And I think I should fix this with the camera.
Okay, please say something in the chat if you can see me.
And hear me.
Okay, let's see.
Okay, thanks Victor. So, you can see and hear me.
Okay, let's give a little bit of time to let more people join.
And then we'll talk a little bit more about the challenge and why this one was particularly complicated, messy, and challenging for everybody.
Me, agents, and the humans.
>> Okay.
So, welcome everybody to the BG&M e-commerce one challenge.
And >> [snorts] >> huge thanks to Calibrex one for sponsoring the challenge and helping us to shape our work, like the work that we do as a community to push state of the art towards something that is more related to closely to the business.
So, those who are new here to this challenge, you know that you may not know yet that this is not the first challenge in the series.
We have been working already for more than a year, I think, holding this amazing AI research and development community a series of challenges.
It all started as rack challenges or enterprise rack series from enterprise rack one challenge to ERC three challenge.
And in this series we were learning how to build just better racks.
Because back then racks were state of the art and the task was, "Hey, we have 100 PDFs that were loaded from the public business reports. Let's see if we can find answers to the questions."

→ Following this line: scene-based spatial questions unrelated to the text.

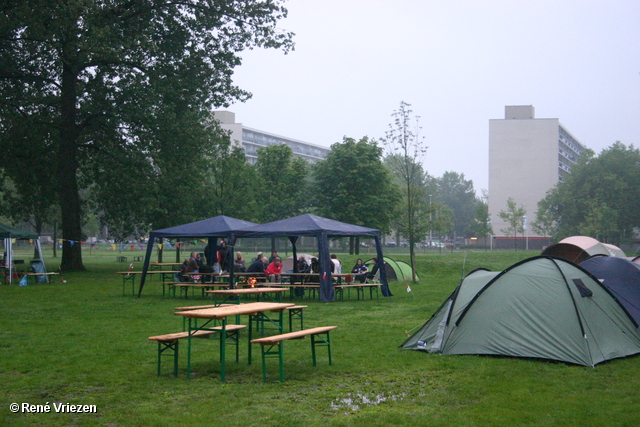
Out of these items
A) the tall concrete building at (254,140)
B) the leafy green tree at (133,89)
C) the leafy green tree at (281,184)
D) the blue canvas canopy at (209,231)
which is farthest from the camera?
the tall concrete building at (254,140)

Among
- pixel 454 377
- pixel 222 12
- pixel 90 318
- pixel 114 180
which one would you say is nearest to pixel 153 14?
pixel 222 12

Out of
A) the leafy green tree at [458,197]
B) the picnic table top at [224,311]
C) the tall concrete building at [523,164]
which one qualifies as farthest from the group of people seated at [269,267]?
the leafy green tree at [458,197]

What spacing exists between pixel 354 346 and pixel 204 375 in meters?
3.07

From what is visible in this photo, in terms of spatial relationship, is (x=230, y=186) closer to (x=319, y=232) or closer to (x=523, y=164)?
(x=319, y=232)

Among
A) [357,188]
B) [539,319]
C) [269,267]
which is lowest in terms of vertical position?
[539,319]

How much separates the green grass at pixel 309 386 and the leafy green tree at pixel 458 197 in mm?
98890

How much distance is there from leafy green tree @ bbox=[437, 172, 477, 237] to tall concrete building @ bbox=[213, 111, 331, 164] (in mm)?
24282

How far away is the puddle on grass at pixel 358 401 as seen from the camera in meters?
6.52

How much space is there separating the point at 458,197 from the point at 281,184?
69.2 meters

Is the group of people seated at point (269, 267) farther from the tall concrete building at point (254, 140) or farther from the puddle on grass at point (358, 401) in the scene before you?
the tall concrete building at point (254, 140)

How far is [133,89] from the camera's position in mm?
24984

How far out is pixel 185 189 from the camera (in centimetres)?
2822

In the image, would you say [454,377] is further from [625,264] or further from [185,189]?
[185,189]

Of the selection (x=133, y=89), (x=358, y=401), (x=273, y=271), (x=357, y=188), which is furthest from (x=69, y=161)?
(x=357, y=188)
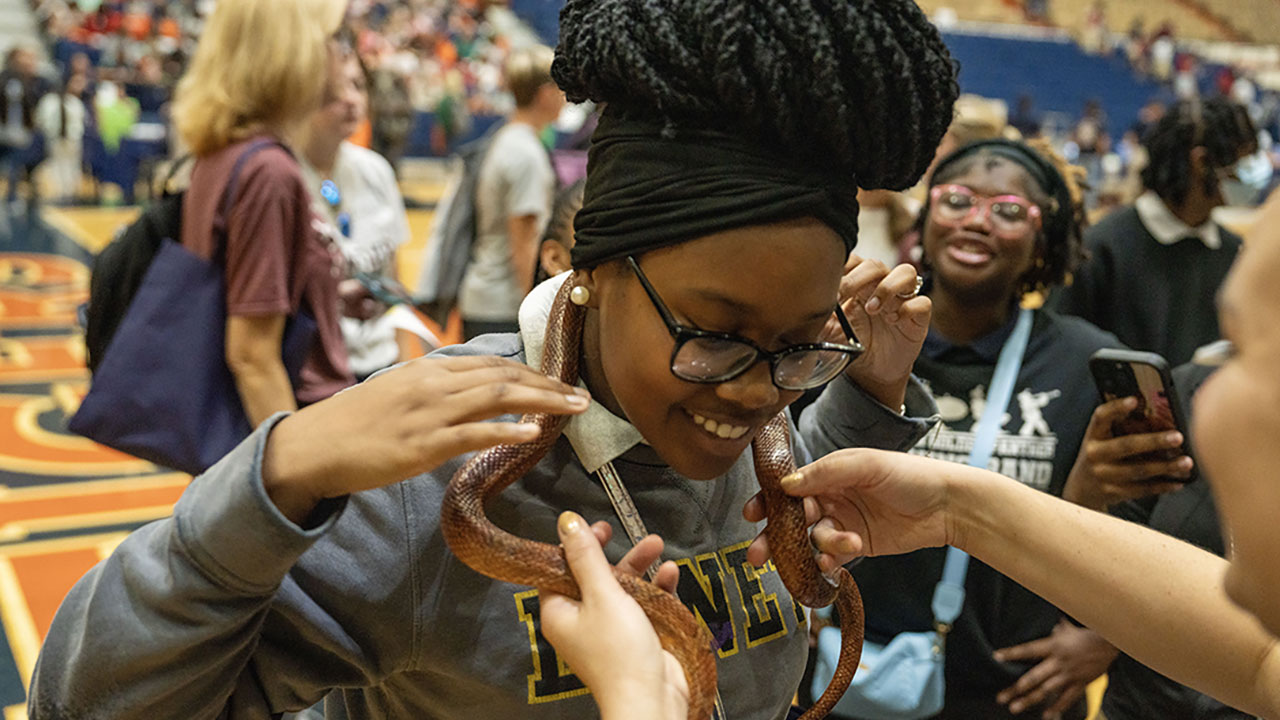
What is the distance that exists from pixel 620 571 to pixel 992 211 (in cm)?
160

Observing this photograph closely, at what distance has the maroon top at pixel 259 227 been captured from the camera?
218cm

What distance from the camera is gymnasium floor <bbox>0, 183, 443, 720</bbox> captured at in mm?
3473

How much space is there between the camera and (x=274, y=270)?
7.18ft

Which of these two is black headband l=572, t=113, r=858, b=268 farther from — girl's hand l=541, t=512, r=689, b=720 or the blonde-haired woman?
the blonde-haired woman

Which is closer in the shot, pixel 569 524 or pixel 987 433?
pixel 569 524

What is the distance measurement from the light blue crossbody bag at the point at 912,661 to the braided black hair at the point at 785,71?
1.25 metres

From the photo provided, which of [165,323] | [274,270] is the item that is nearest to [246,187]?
[274,270]

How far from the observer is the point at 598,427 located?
119 centimetres

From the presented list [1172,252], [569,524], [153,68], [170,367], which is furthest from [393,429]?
[153,68]

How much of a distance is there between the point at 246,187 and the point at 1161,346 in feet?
9.12

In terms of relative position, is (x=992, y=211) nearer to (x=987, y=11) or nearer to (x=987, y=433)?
(x=987, y=433)

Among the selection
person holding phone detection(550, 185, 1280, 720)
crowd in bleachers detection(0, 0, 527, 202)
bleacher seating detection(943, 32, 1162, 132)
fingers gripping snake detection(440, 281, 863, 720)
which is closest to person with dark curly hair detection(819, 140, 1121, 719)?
person holding phone detection(550, 185, 1280, 720)

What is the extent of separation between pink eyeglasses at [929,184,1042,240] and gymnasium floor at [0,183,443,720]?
2.87m

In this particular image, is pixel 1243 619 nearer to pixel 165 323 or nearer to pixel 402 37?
Result: pixel 165 323
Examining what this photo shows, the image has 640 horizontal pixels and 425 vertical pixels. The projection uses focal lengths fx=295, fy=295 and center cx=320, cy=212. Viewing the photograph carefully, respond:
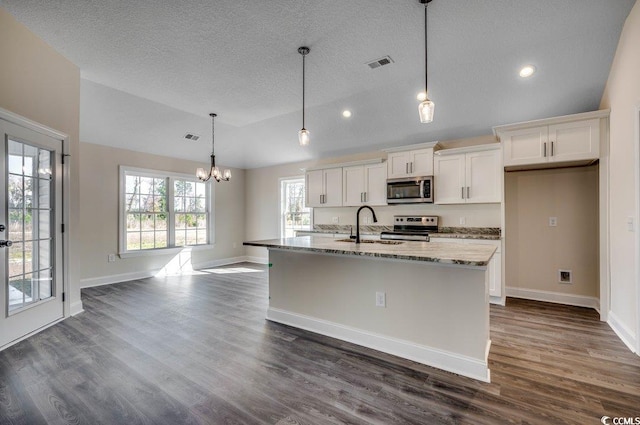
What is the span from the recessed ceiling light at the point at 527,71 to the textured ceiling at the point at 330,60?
0.22 feet

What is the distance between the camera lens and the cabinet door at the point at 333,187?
5.66 m

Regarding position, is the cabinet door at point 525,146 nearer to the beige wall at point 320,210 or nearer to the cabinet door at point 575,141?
the cabinet door at point 575,141

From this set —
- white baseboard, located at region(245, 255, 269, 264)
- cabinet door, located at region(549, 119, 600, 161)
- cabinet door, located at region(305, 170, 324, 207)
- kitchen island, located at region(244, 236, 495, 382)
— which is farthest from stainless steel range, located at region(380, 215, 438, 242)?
white baseboard, located at region(245, 255, 269, 264)

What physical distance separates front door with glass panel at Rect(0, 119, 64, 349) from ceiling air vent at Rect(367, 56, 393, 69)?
3.61 metres

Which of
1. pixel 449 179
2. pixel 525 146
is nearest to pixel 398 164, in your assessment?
pixel 449 179

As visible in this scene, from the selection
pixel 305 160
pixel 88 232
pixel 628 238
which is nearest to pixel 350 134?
pixel 305 160

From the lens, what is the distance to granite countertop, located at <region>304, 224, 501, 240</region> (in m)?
4.09

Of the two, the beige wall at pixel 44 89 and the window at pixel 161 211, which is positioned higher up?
the beige wall at pixel 44 89

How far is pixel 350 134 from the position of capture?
5164mm

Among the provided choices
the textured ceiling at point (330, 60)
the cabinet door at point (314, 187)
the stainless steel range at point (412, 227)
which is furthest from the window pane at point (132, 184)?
Answer: the stainless steel range at point (412, 227)

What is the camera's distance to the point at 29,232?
2984 millimetres

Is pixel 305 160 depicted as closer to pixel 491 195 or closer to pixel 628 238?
pixel 491 195

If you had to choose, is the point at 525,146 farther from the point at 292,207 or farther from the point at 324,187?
the point at 292,207

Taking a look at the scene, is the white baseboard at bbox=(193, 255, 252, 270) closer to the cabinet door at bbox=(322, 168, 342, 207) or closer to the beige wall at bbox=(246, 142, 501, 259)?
the beige wall at bbox=(246, 142, 501, 259)
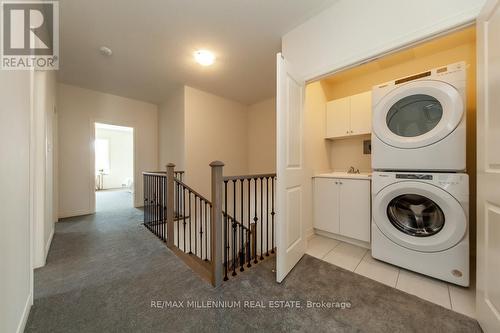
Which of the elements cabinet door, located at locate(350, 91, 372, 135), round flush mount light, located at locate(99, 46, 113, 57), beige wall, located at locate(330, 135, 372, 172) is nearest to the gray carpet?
beige wall, located at locate(330, 135, 372, 172)

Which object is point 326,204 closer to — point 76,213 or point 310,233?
point 310,233

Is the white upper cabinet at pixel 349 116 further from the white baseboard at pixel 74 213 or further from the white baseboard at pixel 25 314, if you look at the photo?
the white baseboard at pixel 74 213

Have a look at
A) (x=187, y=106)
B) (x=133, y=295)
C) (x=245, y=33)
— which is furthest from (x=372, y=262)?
(x=187, y=106)

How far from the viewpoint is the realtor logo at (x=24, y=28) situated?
1.01 m

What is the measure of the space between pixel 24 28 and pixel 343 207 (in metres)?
3.13

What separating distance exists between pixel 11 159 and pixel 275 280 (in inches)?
74.5

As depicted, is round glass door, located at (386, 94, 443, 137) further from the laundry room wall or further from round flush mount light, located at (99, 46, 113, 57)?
round flush mount light, located at (99, 46, 113, 57)

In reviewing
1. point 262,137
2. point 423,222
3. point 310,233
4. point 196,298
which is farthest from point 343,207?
point 262,137

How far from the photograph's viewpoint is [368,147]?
2535 mm

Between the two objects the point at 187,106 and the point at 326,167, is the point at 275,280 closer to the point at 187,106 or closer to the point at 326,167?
the point at 326,167

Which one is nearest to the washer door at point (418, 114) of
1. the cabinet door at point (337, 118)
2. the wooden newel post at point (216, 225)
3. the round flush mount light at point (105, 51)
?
the cabinet door at point (337, 118)

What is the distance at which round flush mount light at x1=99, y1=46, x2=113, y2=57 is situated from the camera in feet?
7.52

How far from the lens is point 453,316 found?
1.17m

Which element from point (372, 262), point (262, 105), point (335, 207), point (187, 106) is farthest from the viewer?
point (262, 105)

And this work amazingly well with because with every iteration what we've done is we learned a little bit more and we revealed that. So, in the first two ERC challenges we learned that structured reasoning works, that actually schema guided reasoning can allow to have really, really lightweight agents that uh can beat the benchmarks and that was taken by the people and integrated by actual teams that built and shipped commercial agents into their architecture designs.
Uh then Enterprise Action Fleet came, which was more about simulated runtimes and the worlds. And there we've uh discovered that actually you can use evolutionary architectures uh and kind of use agents to develop agents. This is the same thing that uh Andrej Karpathy was uh talking and writing about.

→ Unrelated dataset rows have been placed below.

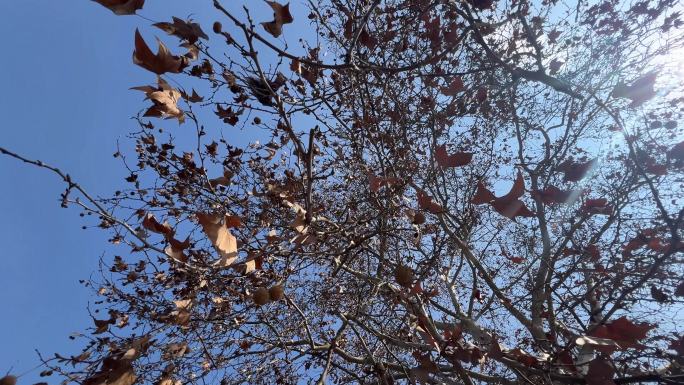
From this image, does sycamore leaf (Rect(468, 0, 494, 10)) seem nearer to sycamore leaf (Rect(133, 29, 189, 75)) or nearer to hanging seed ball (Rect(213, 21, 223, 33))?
hanging seed ball (Rect(213, 21, 223, 33))

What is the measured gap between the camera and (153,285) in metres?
4.04

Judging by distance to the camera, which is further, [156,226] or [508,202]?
[156,226]

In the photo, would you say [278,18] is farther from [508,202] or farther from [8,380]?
[8,380]

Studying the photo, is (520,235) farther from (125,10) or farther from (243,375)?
(125,10)

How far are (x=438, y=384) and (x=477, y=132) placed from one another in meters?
4.29

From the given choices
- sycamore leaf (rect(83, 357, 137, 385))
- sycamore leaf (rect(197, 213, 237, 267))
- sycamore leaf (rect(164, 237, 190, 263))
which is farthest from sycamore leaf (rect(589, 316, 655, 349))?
sycamore leaf (rect(83, 357, 137, 385))

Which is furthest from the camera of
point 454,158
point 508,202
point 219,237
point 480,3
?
point 480,3

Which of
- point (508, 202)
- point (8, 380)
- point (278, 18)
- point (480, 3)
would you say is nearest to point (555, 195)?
point (508, 202)

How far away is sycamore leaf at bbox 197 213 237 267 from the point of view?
141cm

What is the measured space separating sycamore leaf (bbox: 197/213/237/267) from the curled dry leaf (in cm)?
57

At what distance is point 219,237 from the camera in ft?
4.75

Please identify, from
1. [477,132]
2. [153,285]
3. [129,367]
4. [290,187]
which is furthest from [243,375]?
[477,132]

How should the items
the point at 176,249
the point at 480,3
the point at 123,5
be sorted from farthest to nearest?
the point at 480,3 → the point at 176,249 → the point at 123,5

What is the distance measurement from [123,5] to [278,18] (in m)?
0.59
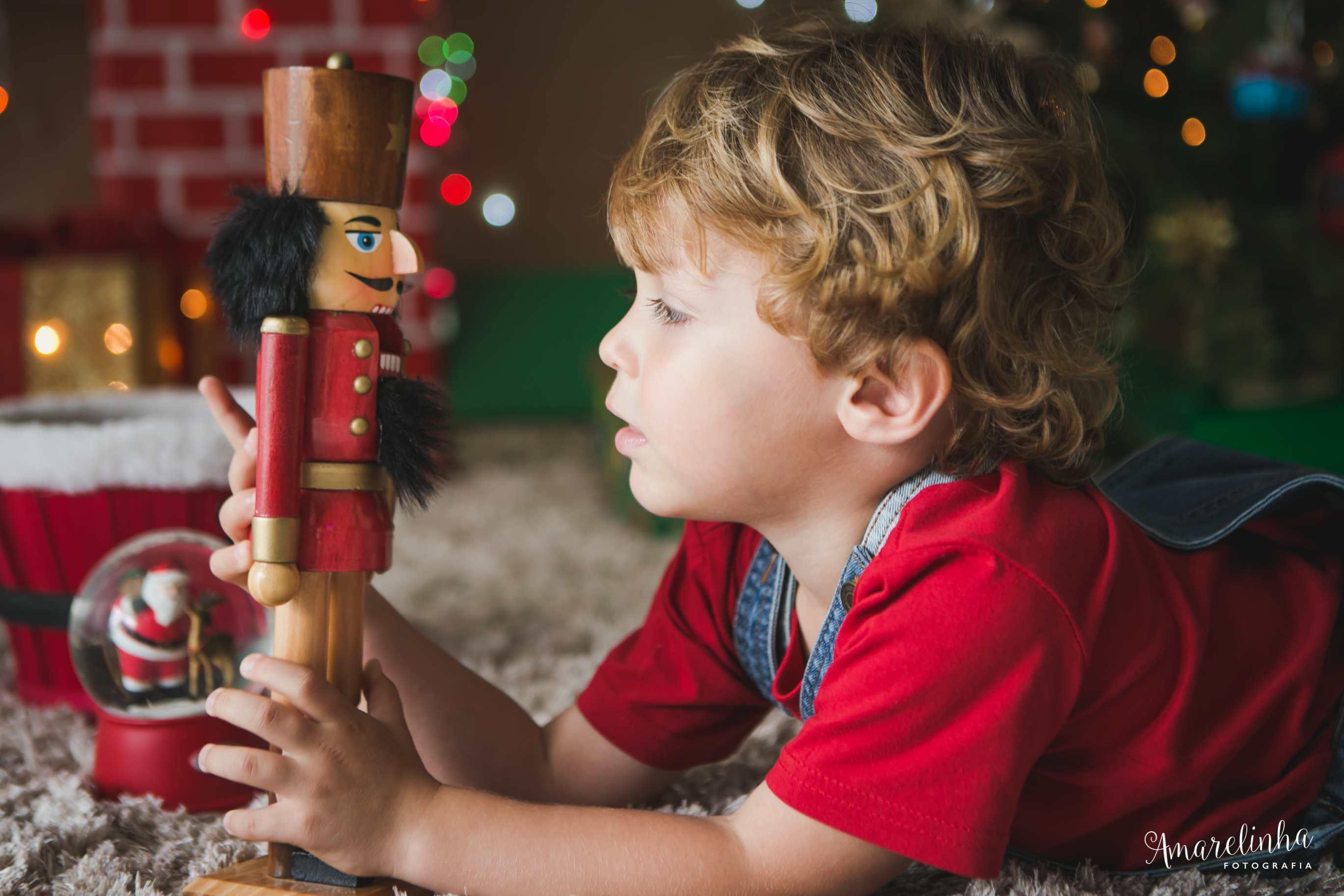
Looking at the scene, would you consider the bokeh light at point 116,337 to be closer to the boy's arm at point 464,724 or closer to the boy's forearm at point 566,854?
the boy's arm at point 464,724

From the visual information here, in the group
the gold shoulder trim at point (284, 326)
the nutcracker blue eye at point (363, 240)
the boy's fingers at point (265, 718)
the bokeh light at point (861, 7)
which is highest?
the bokeh light at point (861, 7)

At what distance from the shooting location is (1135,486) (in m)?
0.85

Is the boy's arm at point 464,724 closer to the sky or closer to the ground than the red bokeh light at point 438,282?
closer to the ground

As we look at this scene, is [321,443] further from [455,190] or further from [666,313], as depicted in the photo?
[455,190]

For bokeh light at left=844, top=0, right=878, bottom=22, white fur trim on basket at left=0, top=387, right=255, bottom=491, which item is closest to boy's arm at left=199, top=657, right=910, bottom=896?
white fur trim on basket at left=0, top=387, right=255, bottom=491

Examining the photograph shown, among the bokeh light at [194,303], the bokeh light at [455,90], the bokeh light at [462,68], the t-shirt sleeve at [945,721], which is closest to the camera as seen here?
the t-shirt sleeve at [945,721]

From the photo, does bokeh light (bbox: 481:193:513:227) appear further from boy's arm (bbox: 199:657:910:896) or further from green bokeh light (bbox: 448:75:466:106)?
boy's arm (bbox: 199:657:910:896)

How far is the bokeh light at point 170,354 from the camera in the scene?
1.89 meters

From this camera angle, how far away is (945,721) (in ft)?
1.67

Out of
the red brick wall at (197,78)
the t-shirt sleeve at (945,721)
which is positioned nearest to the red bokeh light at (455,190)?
the red brick wall at (197,78)

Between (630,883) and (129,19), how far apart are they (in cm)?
230

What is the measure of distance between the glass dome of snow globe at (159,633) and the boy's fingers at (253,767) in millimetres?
227

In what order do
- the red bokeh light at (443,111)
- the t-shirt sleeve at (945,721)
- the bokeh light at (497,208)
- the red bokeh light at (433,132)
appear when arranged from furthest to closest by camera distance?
1. the bokeh light at (497,208)
2. the red bokeh light at (443,111)
3. the red bokeh light at (433,132)
4. the t-shirt sleeve at (945,721)

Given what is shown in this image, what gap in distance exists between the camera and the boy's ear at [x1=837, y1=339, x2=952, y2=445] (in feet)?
1.87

Uh and then at the beginning of this year uh I quit my uh corporate job and we founded BTM to create uh a platform to make it easy.
And thanks for the hairstyle because I've been we've been working really hard for the past probably week because of [laughter] unexpected changes.

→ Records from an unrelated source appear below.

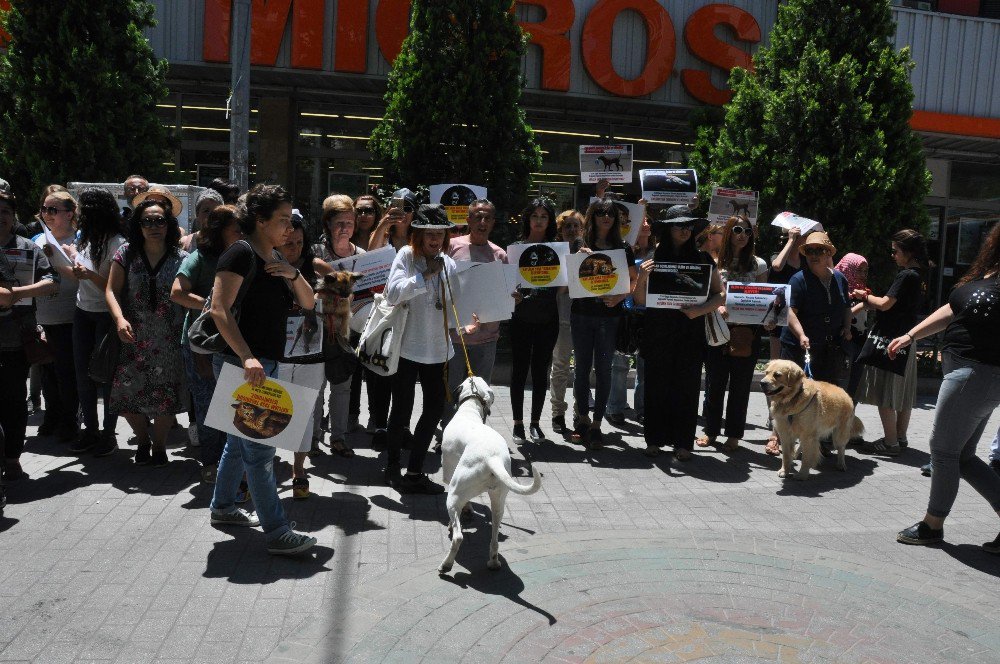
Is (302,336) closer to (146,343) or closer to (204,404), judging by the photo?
(204,404)

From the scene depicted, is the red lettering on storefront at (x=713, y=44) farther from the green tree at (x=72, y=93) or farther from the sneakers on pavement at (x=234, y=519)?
the sneakers on pavement at (x=234, y=519)

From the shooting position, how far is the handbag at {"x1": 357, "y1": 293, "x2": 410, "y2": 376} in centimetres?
564

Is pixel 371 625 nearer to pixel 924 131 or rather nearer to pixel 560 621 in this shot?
pixel 560 621

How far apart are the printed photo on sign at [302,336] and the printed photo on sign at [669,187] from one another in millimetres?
5121

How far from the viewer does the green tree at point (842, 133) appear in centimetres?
1200

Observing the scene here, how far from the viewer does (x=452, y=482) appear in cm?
456

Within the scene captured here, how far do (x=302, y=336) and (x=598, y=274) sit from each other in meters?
2.92

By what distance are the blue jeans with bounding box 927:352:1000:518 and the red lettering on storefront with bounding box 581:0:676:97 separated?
1038 centimetres

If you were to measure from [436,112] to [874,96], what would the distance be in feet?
21.1

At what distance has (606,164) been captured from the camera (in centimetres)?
927

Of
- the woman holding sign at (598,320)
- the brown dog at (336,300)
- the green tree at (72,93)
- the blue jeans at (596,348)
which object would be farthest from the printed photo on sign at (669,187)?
the green tree at (72,93)

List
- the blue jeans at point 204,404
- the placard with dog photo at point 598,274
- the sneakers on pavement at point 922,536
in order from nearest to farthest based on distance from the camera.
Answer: the sneakers on pavement at point 922,536 → the blue jeans at point 204,404 → the placard with dog photo at point 598,274

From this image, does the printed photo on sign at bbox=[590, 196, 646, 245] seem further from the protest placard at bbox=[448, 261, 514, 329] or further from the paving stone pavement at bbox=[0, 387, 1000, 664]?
the paving stone pavement at bbox=[0, 387, 1000, 664]

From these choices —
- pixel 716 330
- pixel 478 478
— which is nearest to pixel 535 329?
pixel 716 330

Uh and I'll uh share you uh the details with you shortly, but the hairstyle is really warranted.
Okay, uh and the idea so uh with the BTM platform was uh to make it easy uh for all teams around the world uh to get real experience with building agents.
Uh and normally if you're an individual that wants to learn uh building a agents or a team, uh it will be fairly hard for you to get some practice. And the reason for that being is that in order to work on an agent, and we've seen this pattern many, many times uh in production business cases at the enterprise, it actually takes 95% of the time and budget and effort on a project to create a proper uh data set. To create proper evolves. And it takes a lot of effort and work and uh because that kind of gets in the way, uh a lot of teams don't do that. And because they don't do proper testing, they don't do proper data sets, they don't do proper evals, uh they end up with something that works on prototypes and maybe works not as an expected uh in production. And then uh also it is not easy to maintain. There are lots of regressions. You fix one prompt, a lot of things break in other place.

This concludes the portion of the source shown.